Given instruction> Each entry below is to be duplicated verbatim.

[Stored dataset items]
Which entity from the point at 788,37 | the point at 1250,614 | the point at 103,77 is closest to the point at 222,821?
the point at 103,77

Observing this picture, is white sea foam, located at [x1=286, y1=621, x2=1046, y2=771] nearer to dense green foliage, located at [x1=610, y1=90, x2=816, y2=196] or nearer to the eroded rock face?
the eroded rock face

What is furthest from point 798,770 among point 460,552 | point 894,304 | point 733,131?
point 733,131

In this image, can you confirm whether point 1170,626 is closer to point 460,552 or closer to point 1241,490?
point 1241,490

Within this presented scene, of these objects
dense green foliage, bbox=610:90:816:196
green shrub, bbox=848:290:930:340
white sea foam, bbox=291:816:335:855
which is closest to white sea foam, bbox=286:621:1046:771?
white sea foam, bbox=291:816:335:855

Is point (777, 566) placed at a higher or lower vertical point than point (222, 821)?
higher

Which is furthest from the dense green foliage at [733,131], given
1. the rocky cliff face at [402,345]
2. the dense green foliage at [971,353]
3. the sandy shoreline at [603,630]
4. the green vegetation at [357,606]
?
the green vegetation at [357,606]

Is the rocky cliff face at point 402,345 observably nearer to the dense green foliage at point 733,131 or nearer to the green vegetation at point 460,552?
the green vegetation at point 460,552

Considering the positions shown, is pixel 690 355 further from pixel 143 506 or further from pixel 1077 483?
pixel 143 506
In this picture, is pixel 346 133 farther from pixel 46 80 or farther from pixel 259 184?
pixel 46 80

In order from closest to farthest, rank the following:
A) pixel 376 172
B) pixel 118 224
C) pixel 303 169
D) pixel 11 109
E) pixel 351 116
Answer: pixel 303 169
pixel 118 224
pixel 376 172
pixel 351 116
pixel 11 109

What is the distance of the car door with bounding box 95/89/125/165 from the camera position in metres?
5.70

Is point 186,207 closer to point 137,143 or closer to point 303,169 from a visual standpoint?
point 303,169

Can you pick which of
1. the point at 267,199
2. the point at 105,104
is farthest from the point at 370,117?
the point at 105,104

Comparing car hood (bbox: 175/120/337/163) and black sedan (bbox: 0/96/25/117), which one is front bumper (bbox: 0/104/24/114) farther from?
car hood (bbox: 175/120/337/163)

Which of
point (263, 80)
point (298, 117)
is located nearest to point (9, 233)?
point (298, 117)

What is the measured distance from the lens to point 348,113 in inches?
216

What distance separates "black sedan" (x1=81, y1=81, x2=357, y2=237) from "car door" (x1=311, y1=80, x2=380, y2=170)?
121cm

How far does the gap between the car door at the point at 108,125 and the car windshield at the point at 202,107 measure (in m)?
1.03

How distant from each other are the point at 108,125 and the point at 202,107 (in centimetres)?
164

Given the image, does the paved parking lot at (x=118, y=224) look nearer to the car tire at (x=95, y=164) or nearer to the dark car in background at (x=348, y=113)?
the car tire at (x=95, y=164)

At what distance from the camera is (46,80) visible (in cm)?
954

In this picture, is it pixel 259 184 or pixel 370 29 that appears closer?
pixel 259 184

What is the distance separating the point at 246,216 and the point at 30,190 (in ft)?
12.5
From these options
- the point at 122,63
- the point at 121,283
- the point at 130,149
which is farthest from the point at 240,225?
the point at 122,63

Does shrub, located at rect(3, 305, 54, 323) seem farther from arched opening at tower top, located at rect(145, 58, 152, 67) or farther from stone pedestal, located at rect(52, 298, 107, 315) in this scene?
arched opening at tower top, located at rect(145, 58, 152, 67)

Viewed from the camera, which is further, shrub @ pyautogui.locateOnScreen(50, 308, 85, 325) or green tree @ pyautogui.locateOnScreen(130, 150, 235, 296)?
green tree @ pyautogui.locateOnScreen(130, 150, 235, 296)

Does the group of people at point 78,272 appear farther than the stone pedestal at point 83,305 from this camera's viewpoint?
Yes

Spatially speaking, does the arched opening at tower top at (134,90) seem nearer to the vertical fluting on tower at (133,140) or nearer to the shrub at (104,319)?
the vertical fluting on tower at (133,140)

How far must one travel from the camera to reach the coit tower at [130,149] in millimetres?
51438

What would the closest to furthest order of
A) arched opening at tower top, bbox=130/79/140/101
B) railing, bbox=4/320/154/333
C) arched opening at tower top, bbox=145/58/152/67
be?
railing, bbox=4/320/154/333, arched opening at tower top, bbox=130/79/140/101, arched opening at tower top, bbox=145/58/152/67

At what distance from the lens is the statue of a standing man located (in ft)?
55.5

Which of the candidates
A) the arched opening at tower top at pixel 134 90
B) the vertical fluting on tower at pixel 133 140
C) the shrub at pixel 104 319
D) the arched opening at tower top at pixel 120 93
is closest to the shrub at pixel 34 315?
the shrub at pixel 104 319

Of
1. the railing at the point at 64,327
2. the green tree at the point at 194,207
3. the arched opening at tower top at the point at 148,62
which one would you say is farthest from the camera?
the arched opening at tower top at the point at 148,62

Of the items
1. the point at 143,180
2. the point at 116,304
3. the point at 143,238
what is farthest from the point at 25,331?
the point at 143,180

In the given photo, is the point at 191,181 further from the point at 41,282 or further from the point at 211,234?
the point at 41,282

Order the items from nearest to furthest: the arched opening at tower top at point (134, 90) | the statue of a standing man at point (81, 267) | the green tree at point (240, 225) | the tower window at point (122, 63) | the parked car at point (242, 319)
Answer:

Finished answer>
Which entity from the point at 788,37 | the point at 1250,614 | the point at 103,77 is closest to the point at 222,821?
the point at 103,77

Observing this picture, is white sea foam, located at [x1=286, y1=621, x2=1046, y2=771] nearer to dense green foliage, located at [x1=610, y1=90, x2=816, y2=196] or nearer to the eroded rock face?
the eroded rock face

What is furthest from point 798,770 among point 460,552 | point 894,304 | point 733,131?
point 733,131

In this image, can you confirm whether point 1170,626 is closer to point 460,552 or closer to point 1241,490?
point 1241,490

Within this presented scene, of these objects
dense green foliage, bbox=610:90:816:196
green shrub, bbox=848:290:930:340
white sea foam, bbox=291:816:335:855
which is closest to white sea foam, bbox=286:621:1046:771?
white sea foam, bbox=291:816:335:855

Is point (777, 566) placed at a higher or lower vertical point than point (222, 821)?
higher

Which is furthest from the dense green foliage at [733,131], given
1. the rocky cliff face at [402,345]
2. the dense green foliage at [971,353]
3. the sandy shoreline at [603,630]
4. the green vegetation at [357,606]
?
the green vegetation at [357,606]

Is the rocky cliff face at point 402,345 observably nearer to the dense green foliage at point 733,131 or nearer to the green vegetation at point 460,552?
the green vegetation at point 460,552

Considering the positions shown, is pixel 690 355 further from pixel 143 506 or further from pixel 1077 483?
pixel 143 506
In this picture, is pixel 346 133 farther from pixel 46 80 or farther from pixel 259 184?
pixel 46 80

In order from closest to farthest, rank the following:
A) pixel 376 172
B) pixel 118 224
C) pixel 303 169
D) pixel 11 109
E) pixel 351 116
Answer: pixel 303 169
pixel 118 224
pixel 376 172
pixel 351 116
pixel 11 109

What is the distance of the car door with bounding box 95/89/125/165 from the camera position in metres?
5.70

Is point 186,207 closer to point 137,143 or closer to point 303,169 from a visual standpoint?
point 303,169

Can you pick which of
1. the point at 267,199
2. the point at 105,104
is farthest from the point at 370,117?
the point at 105,104

Comparing car hood (bbox: 175/120/337/163) and black sedan (bbox: 0/96/25/117), which one is front bumper (bbox: 0/104/24/114) farther from?
car hood (bbox: 175/120/337/163)

Which of
point (263, 80)
point (298, 117)
is located nearest to point (9, 233)?
point (298, 117)

What is the measured distance from the lens to point 348,113 in inches?
216

What distance separates "black sedan" (x1=81, y1=81, x2=357, y2=237) from "car door" (x1=311, y1=80, x2=380, y2=170)?
121cm

How far does the gap between the car door at the point at 108,125 and the car windshield at the point at 202,107 measure (in m)?
1.03

How distant from each other are the point at 108,125 and the point at 202,107 (in centimetres)?
164

Given the image, does the paved parking lot at (x=118, y=224) look nearer to the car tire at (x=95, y=164) or nearer to the dark car in background at (x=348, y=113)?
the car tire at (x=95, y=164)

At what distance from the camera is (46,80) visible (in cm)?
954

In this picture, is it pixel 259 184 or pixel 370 29 that appears closer?
pixel 259 184

What is the distance separating the point at 246,216 and the point at 30,190 (in ft)?
12.5
From these options
- the point at 122,63
- the point at 121,283
- the point at 130,149
which is farthest from the point at 240,225?
the point at 122,63

Does shrub, located at rect(3, 305, 54, 323) seem farther from arched opening at tower top, located at rect(145, 58, 152, 67) or farther from stone pedestal, located at rect(52, 298, 107, 315) in this scene?
arched opening at tower top, located at rect(145, 58, 152, 67)

Viewed from the camera, which is further, shrub @ pyautogui.locateOnScreen(50, 308, 85, 325) or green tree @ pyautogui.locateOnScreen(130, 150, 235, 296)?
green tree @ pyautogui.locateOnScreen(130, 150, 235, 296)

Does the group of people at point 78,272 appear farther than the stone pedestal at point 83,305 from this camera's viewpoint?
Yes

Spatially speaking, does the arched opening at tower top at (134,90) seem nearer to the vertical fluting on tower at (133,140) or nearer to the shrub at (104,319)?
the vertical fluting on tower at (133,140)

How far must one travel from the camera to reach the coit tower at [130,149] in millimetres?
51438

What would the closest to furthest order of
A) arched opening at tower top, bbox=130/79/140/101
B) railing, bbox=4/320/154/333
C) arched opening at tower top, bbox=145/58/152/67
be?
railing, bbox=4/320/154/333, arched opening at tower top, bbox=130/79/140/101, arched opening at tower top, bbox=145/58/152/67

At what distance from the lens is the statue of a standing man located (in ft)?
55.5

Which of the candidates
A) the arched opening at tower top at pixel 134 90
B) the vertical fluting on tower at pixel 133 140
C) the shrub at pixel 104 319
D) the arched opening at tower top at pixel 120 93
is closest to the shrub at pixel 34 315?
the shrub at pixel 104 319

Of
1. the railing at the point at 64,327
2. the green tree at the point at 194,207
3. the arched opening at tower top at the point at 148,62
which one would you say is farthest from the camera?
the arched opening at tower top at the point at 148,62

Of the items
1. the point at 143,180
2. the point at 116,304
3. the point at 143,238
what is farthest from the point at 25,331?
the point at 143,180

In the given photo, is the point at 191,181 further from the point at 41,282 or further from the point at 211,234?
the point at 41,282

Order the items from nearest to furthest: the arched opening at tower top at point (134, 90) | the statue of a standing man at point (81, 267) | the green tree at point (240, 225) | the tower window at point (122, 63) | the parked car at point (242, 319)
Answer:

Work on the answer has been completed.